▼

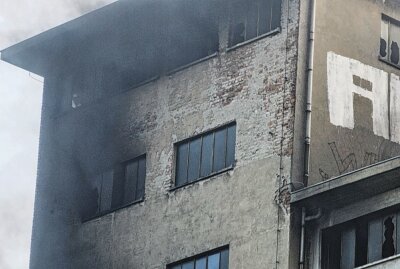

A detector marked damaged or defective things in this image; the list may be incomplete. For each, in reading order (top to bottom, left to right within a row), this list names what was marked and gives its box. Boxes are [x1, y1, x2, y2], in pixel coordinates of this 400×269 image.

broken window [228, 0, 282, 47]
burnt window opening [228, 0, 282, 47]
broken window [380, 14, 398, 66]
burnt window opening [380, 14, 398, 67]
peeling plaster wall [310, 0, 400, 183]
peeling plaster wall [29, 0, 300, 268]
broken window [174, 122, 236, 186]
burnt window opening [174, 122, 236, 187]
burnt window opening [83, 154, 147, 219]
burnt window opening [167, 246, 228, 266]
broken window [168, 245, 228, 268]
broken window [320, 208, 400, 266]
burnt window opening [322, 208, 400, 266]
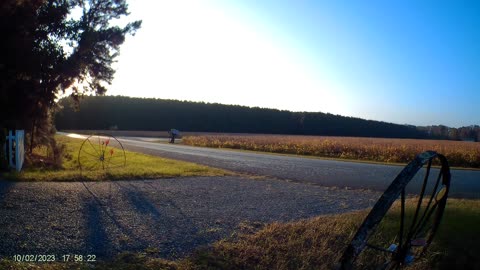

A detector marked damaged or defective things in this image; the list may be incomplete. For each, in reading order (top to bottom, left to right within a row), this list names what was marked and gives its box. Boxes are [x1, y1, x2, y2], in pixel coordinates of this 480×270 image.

rusty wagon wheel [77, 133, 125, 171]
rusty wagon wheel [338, 151, 450, 268]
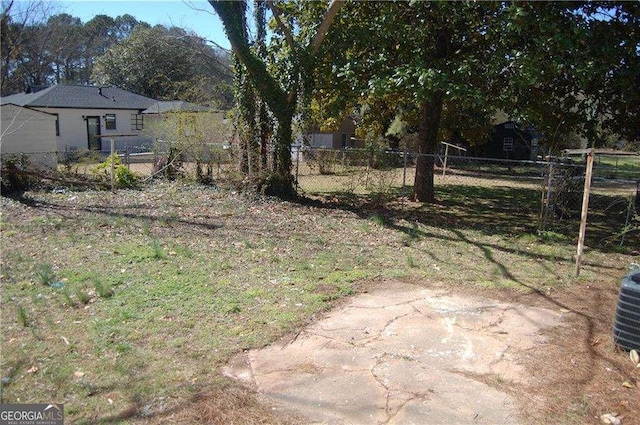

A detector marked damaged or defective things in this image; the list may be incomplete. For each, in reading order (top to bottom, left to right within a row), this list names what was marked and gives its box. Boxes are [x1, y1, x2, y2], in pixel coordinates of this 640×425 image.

cracked concrete [222, 280, 564, 422]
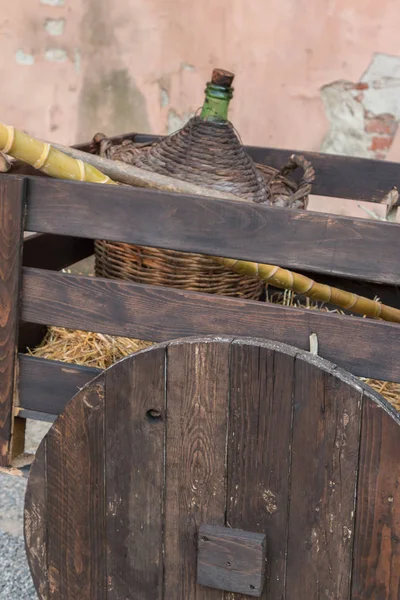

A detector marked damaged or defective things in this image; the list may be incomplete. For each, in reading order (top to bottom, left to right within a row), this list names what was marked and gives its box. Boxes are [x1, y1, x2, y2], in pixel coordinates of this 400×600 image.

peeling paint on wall [43, 18, 65, 36]
peeling paint on wall [15, 49, 34, 65]
peeling paint on wall [320, 52, 400, 159]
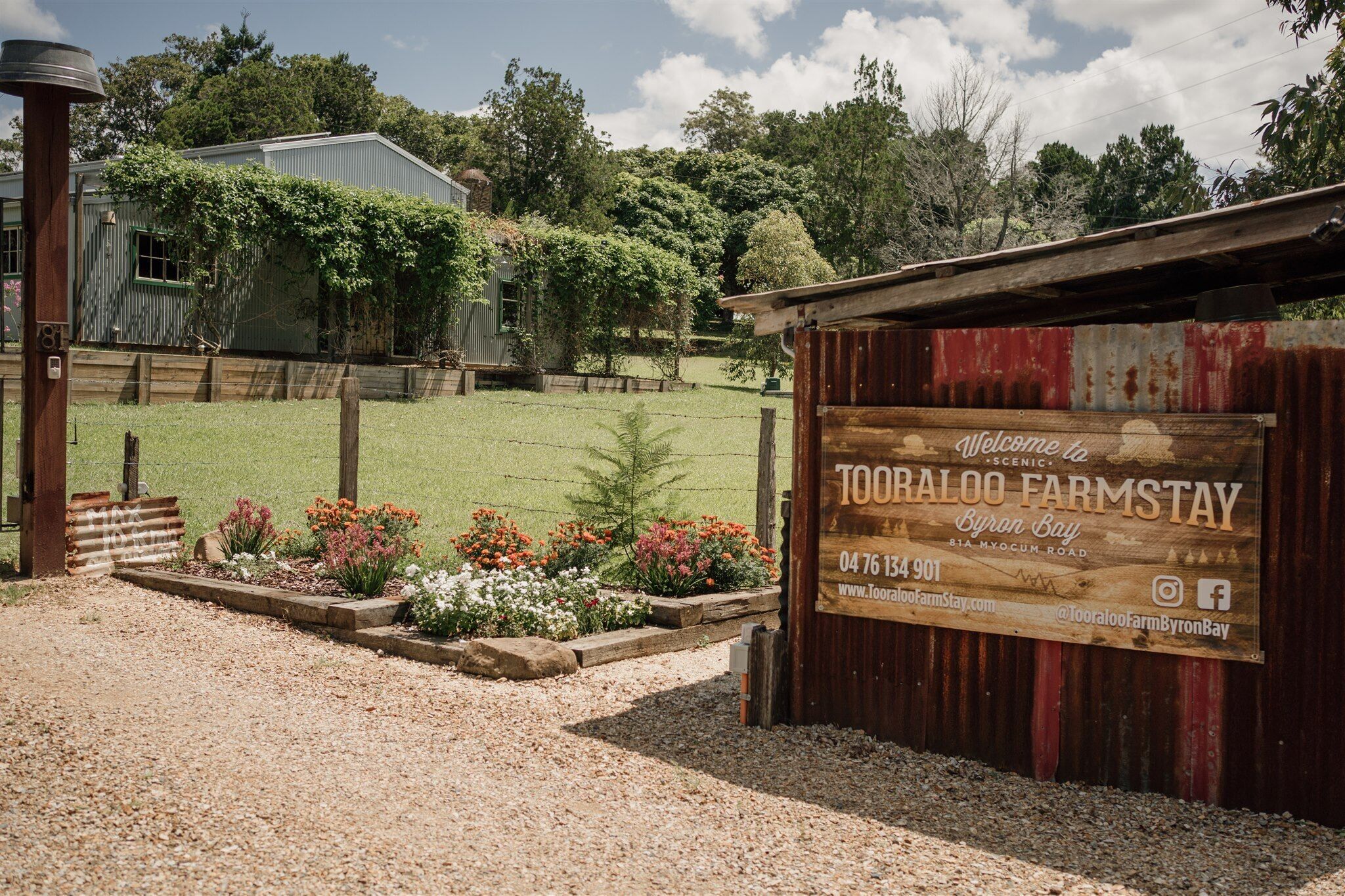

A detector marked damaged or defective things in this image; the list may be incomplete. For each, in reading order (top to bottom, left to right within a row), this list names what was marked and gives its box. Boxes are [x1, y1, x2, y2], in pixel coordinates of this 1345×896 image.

▲

_TASK DESCRIPTION_
Rewrite all the records with "detector" renamed to "scanner" everywhere it occurs, changing nothing else. Omit the pictures.

_RESULT_
A scanner marked damaged or defective things in this image; the list may be incomplete. For each, in reading order (top to bottom, left to right within a row), this list names what was marked and gives its box. Boxes are [x1, y1, x2, y2], in pixel coordinates of this 400×269 image.

broken window [228, 0, 282, 47]
burnt window opening [228, 0, 282, 47]
broken window [380, 14, 398, 66]
burnt window opening [380, 14, 398, 67]
peeling plaster wall [310, 0, 400, 183]
peeling plaster wall [29, 0, 300, 268]
broken window [174, 122, 236, 186]
burnt window opening [174, 122, 236, 187]
burnt window opening [83, 154, 147, 219]
burnt window opening [167, 246, 228, 266]
broken window [168, 245, 228, 268]
broken window [320, 208, 400, 266]
burnt window opening [322, 208, 400, 266]

A scanner marked damaged or defective things in this image; the list may be incomplete. For each, in reading order (top to bottom, left to right within a row), this list names what was marked and gives its box. Boxes are [x1, y1, x2, y2], in pixel coordinates of this 480×270 image.

rusty wagon wheel [77, 133, 125, 171]
rusty wagon wheel [338, 151, 450, 268]

A scanner marked damaged or defective things in this image; the list may be incomplete. For each, in reading order (top to bottom, left to right within a row), this list names what was marked and gives its box. Boxes are [x1, y1, x2, y2], in pixel coordinates of this 640×425 image.

cracked concrete [222, 280, 564, 422]

A scanner marked damaged or defective things in this image; the list may be incomplete. For each, in reading order (top to bottom, left to right within a row), this list names what was marked and gives its box. Boxes are [x1, y1, x2, y2], in pixel coordinates of this 400×600 image.

peeling paint on wall [43, 18, 65, 36]
peeling paint on wall [15, 49, 34, 65]
peeling paint on wall [320, 52, 400, 159]

A scanner marked damaged or defective things in this image; the list may be incomplete. For each, in reading order (top to bottom, left to right within a row), this list names what was marked and gives its box. Boxes are [x1, y1, x2, y2], in pixel coordinates of this 1345×896 image.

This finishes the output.